• [TASK STATEMENT]:
Within the records that follow, restate exactly the lines from the line with "Indian poet Surdas?" down to the line with "Wishbone Ash No Smoke Without Fire CD", including both. Omit the pictures.

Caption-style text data

--- START ---

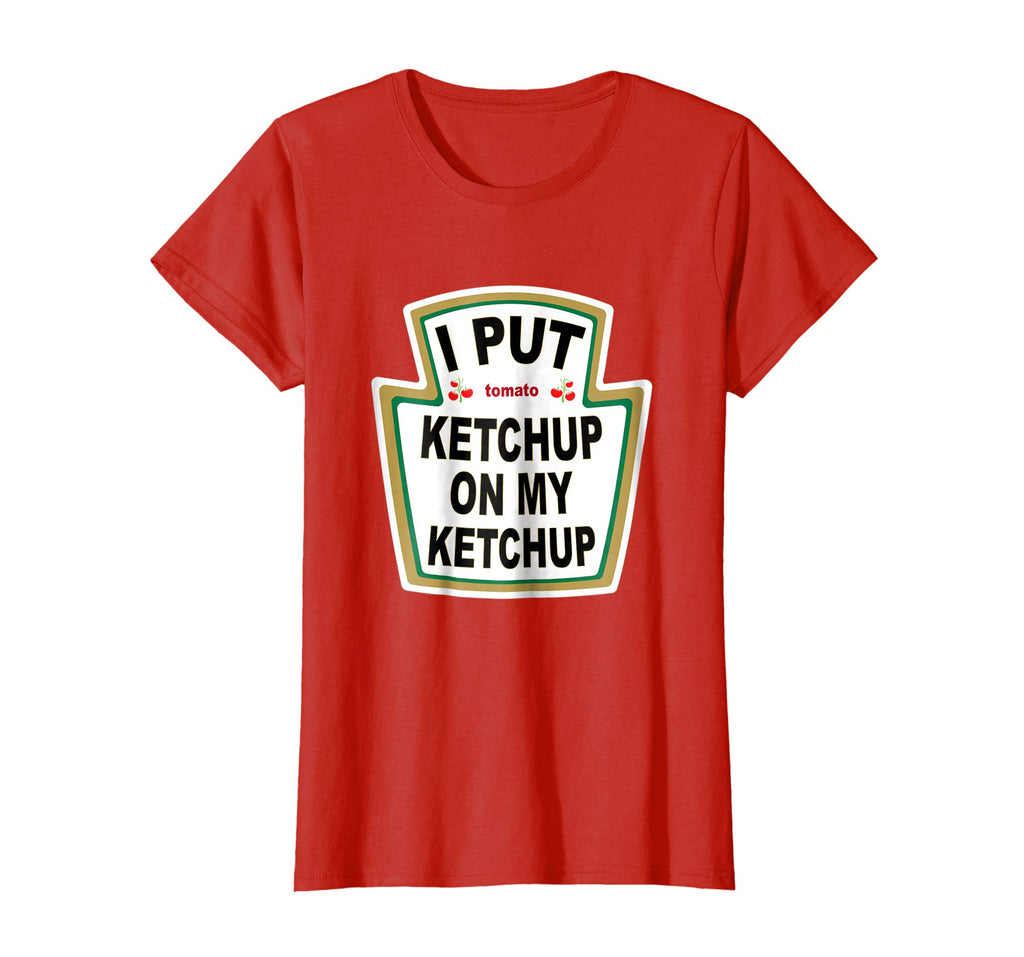 I Put Ketchup on My Ketchup T-shirt Funny Tomato gift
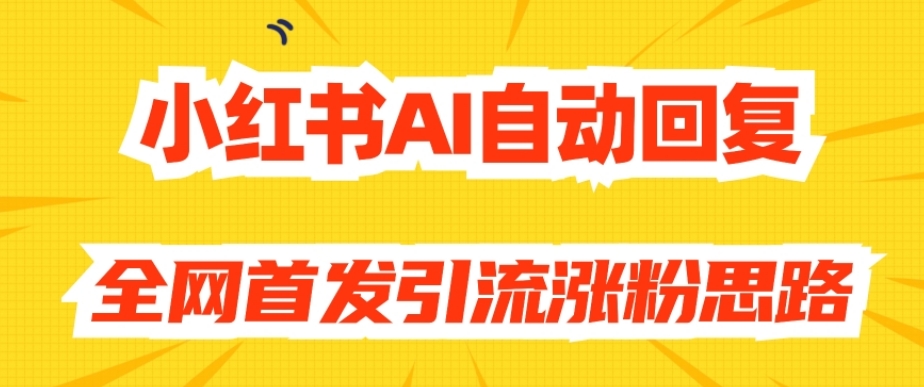【原创开发】小红书AI自动回复，全网首发引流涨粉思路-林文副业站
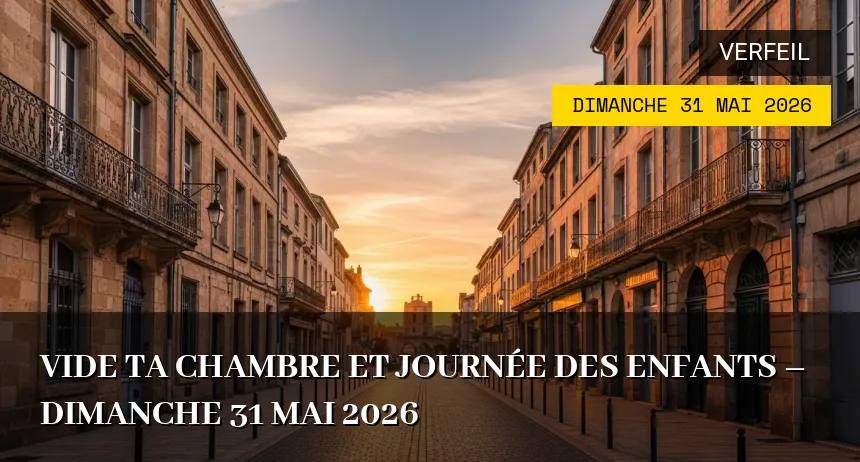 Affiche de l'événement : Vide ta chambre et Journée des enfants – Dimanche 31 Mai 2026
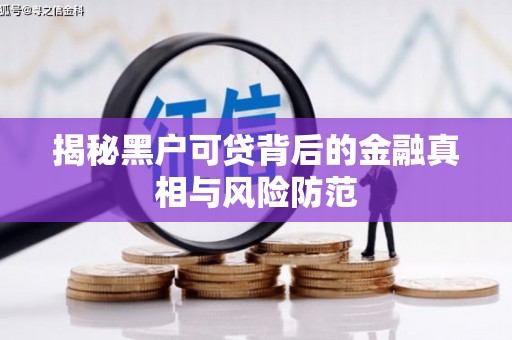 南丹揭秘黑户可贷背后的金融真相与风险防范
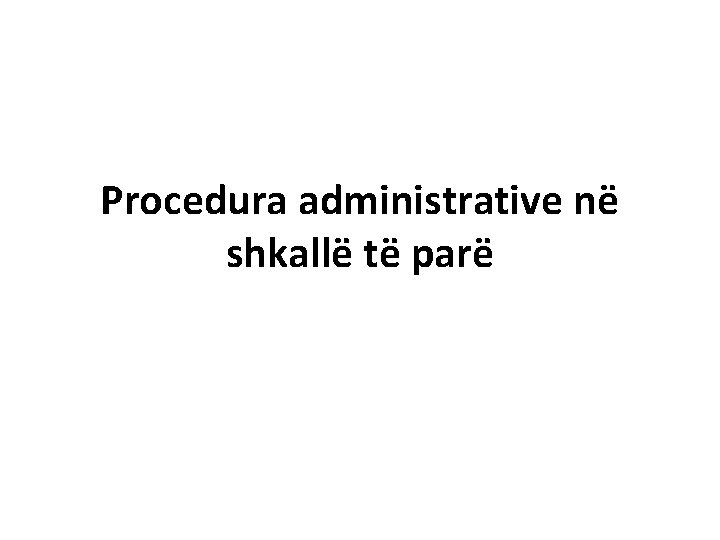 Procedura administrative në shkallë të parë 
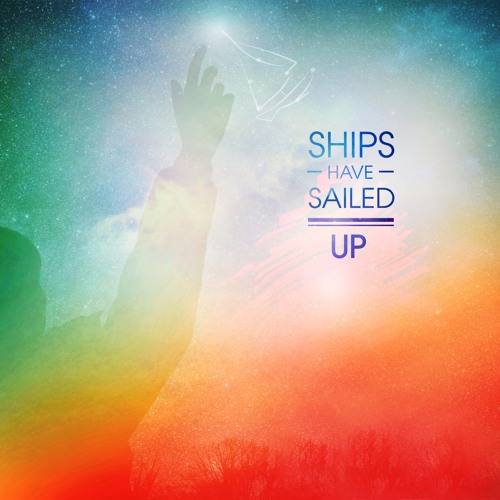 "UP" by Ships Have Sailed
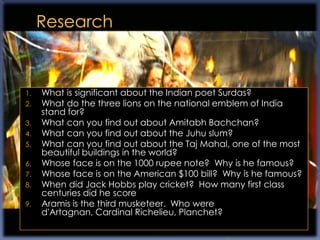 1.   What is significant about the Indian poet Surdas?
2.   What do the three lions on the national emblem of India
     stand for?
3.   What can you find out about Amitabh Bachchan?
4.   What can you find out about the Juhu slum?
5.   What can you find out about the Taj Mahal, one of the most
     beautiful buildings in the world?
6.   Whose face is on the 1000 rupee note? Why is he famous?
7.   Whose face is on the American $100 bill? Why is he famous?
8.   When did Jack Hobbs play cricket? How many first class
     centuries did he score
9.   Aramis is the third musketeer. Who were
     d'Artagnan, Cardinal Richelieu, Planchet?
 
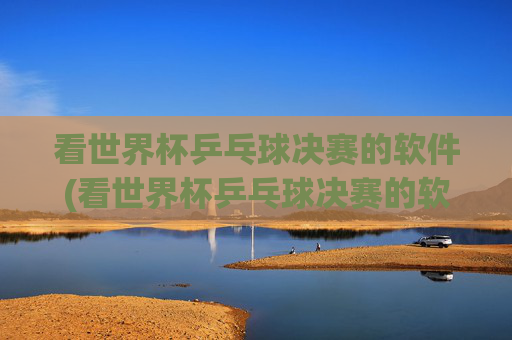 看世界杯乒乓球决赛的软件(看世界杯乒乓球决赛的软件叫什么)
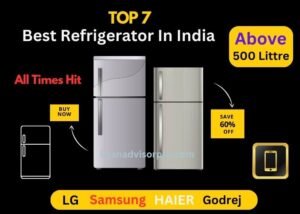 Best Refrigerator Above 500 Litres in India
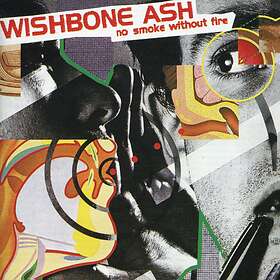 Wishbone Ash No Smoke Without Fire CD
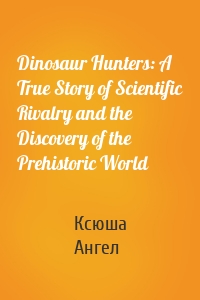 Dinosaur Hunters: A True Story of Scientific Rivalry and the Discovery of the Prehistoric World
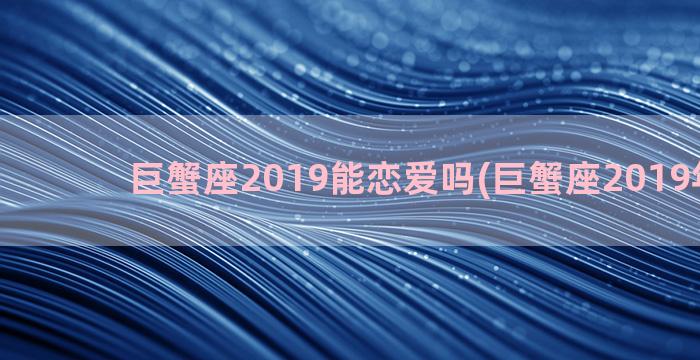 巨蟹座2019能恋爱吗(巨蟹座2019年运势)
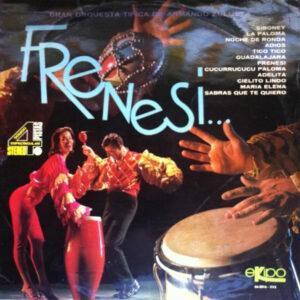Gran Orquesta Tipica De Armando Zulueta - Frenesi-0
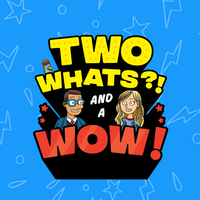 Two Whats?! And A Wow! Game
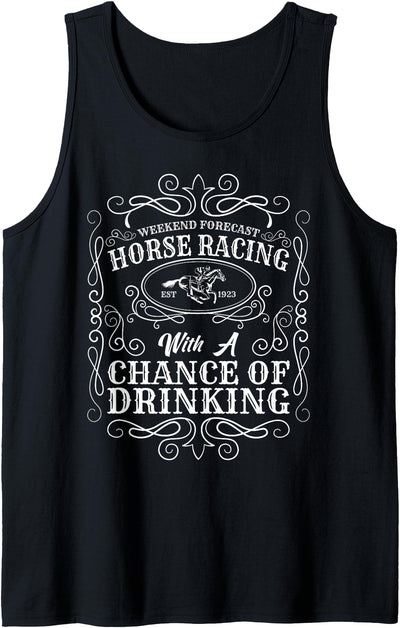 Weekend Forecast Horse Racing Chance of Drinking Derby Tank Top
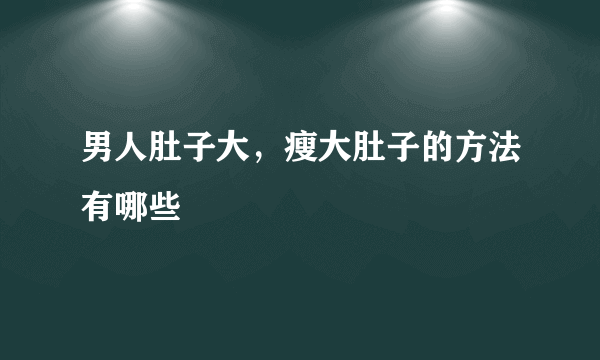 男人肚子大，瘦大肚子的方法有哪些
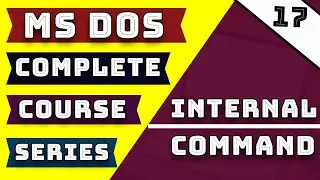 What || is Internal || Commands || in Ms Dos || Complete || Course || Series on Part#17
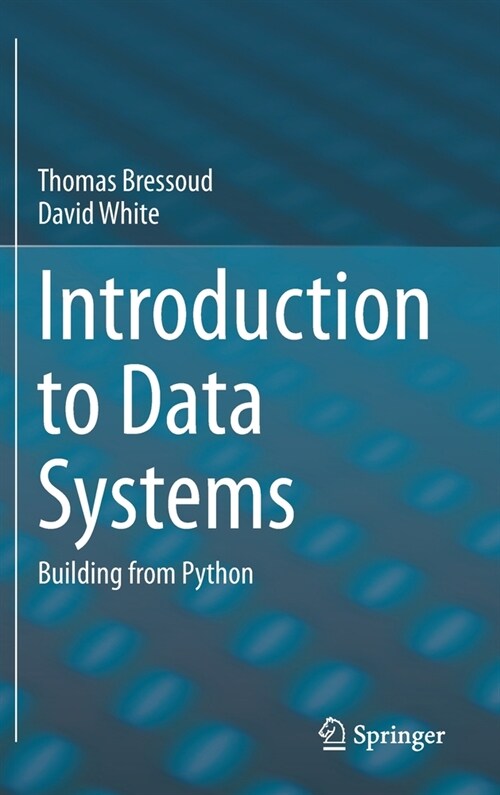 Introduction to Data Systems: Building from Python (Hardcover, 2020)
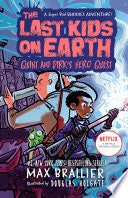 Last Kids on Earth Quint and Dirks Hero Quest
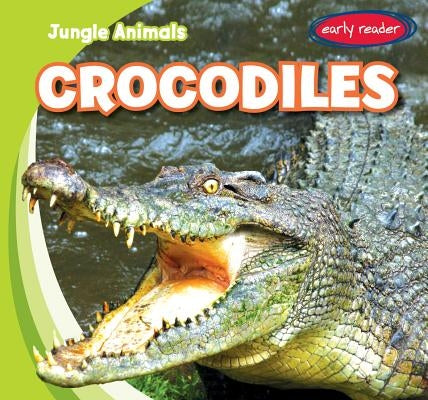 Crocodiles by Ryndak, Rob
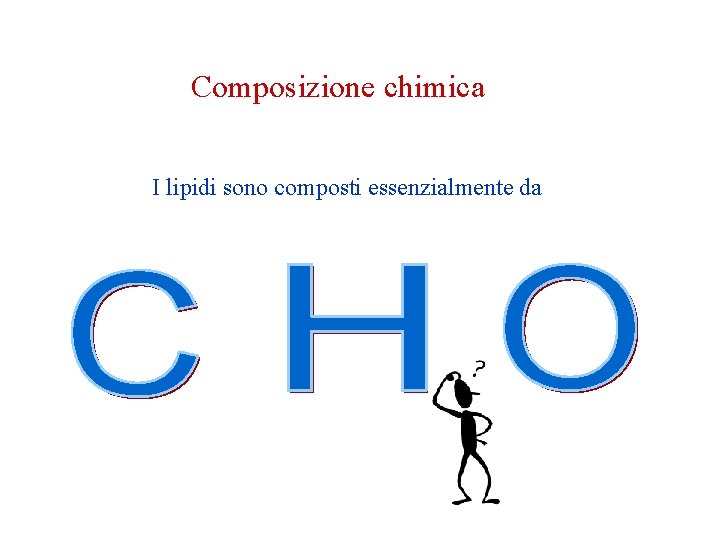 Composizione chimica I lipidi sono composti essenzialmente da Composizione chimica I lipidi sono composti essenzialmente da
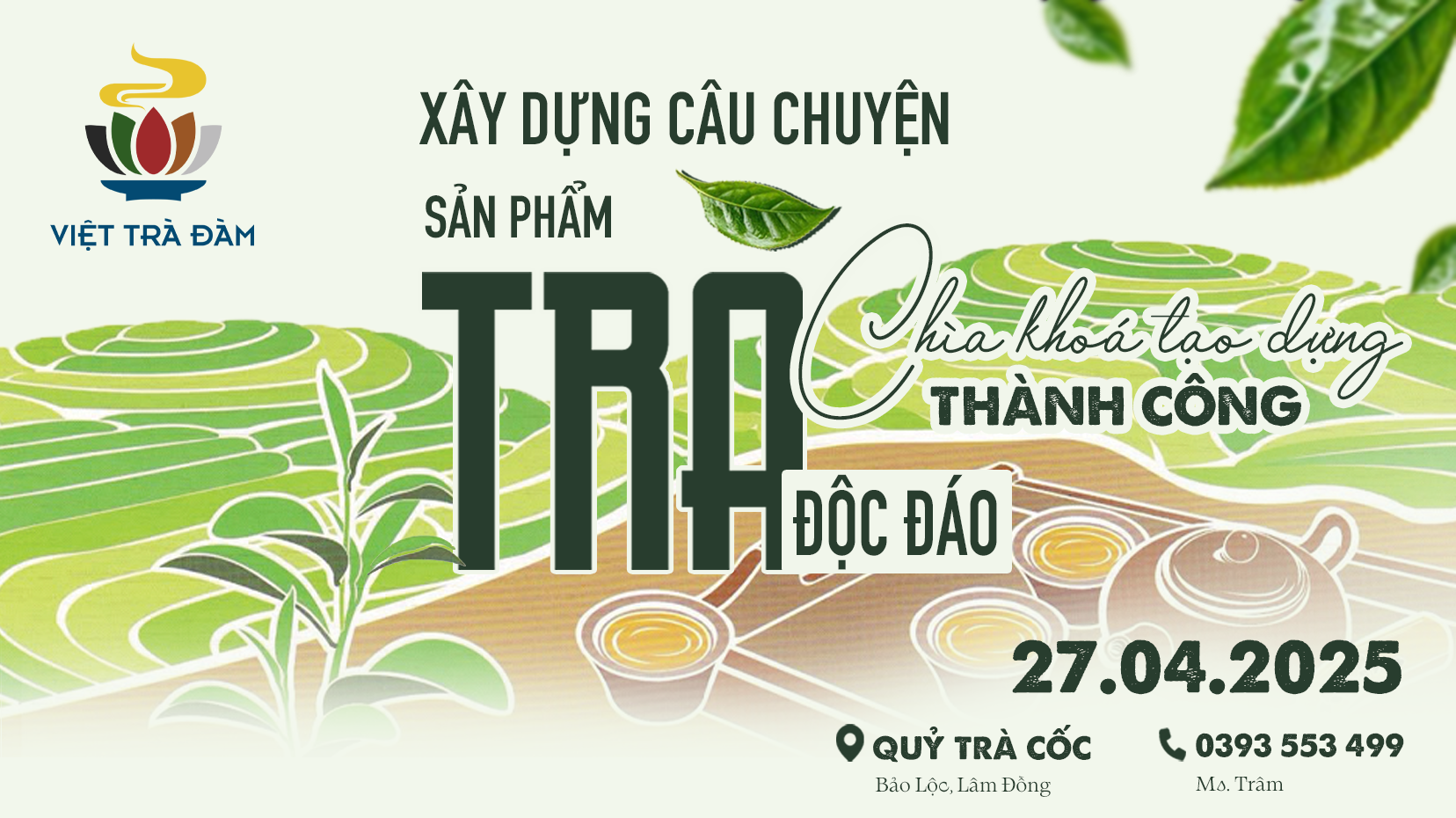 Sự Kiện Việt Trà Đàm #4 – Xây Dựng Câu Chuyện Sản Phẩm Trà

--- END ---

• [SOLUTION TO THE PROBLEM]:
 1.   What is significant about the Indian poet Surdas?
2.   What do the three lions on the national emblem of India
     stand for?
3.   What can you find out about Amitabh Bachchan?
4.   What can you find out about the Juhu slum?
5.   What can you find out about the Taj Mahal, one of the most
     beautiful buildings in the world?
6.   Whose face is on the 1000 rupee note? Why is he famous?
7.   Whose face is on the American $100 bill? Why is he famous?
8.   When did Jack Hobbs play cricket? How many first class
     centuries did he score
9.   Aramis is the third musketeer. Who were
     d'Artagnan, Cardinal Richelieu, Planchet?
 
 看世界杯乒乓球决赛的软件(看世界杯乒乓球决赛的软件叫什么)
 Best Refrigerator Above 500 Litres in India
 Wishbone Ash No Smoke Without Fire CD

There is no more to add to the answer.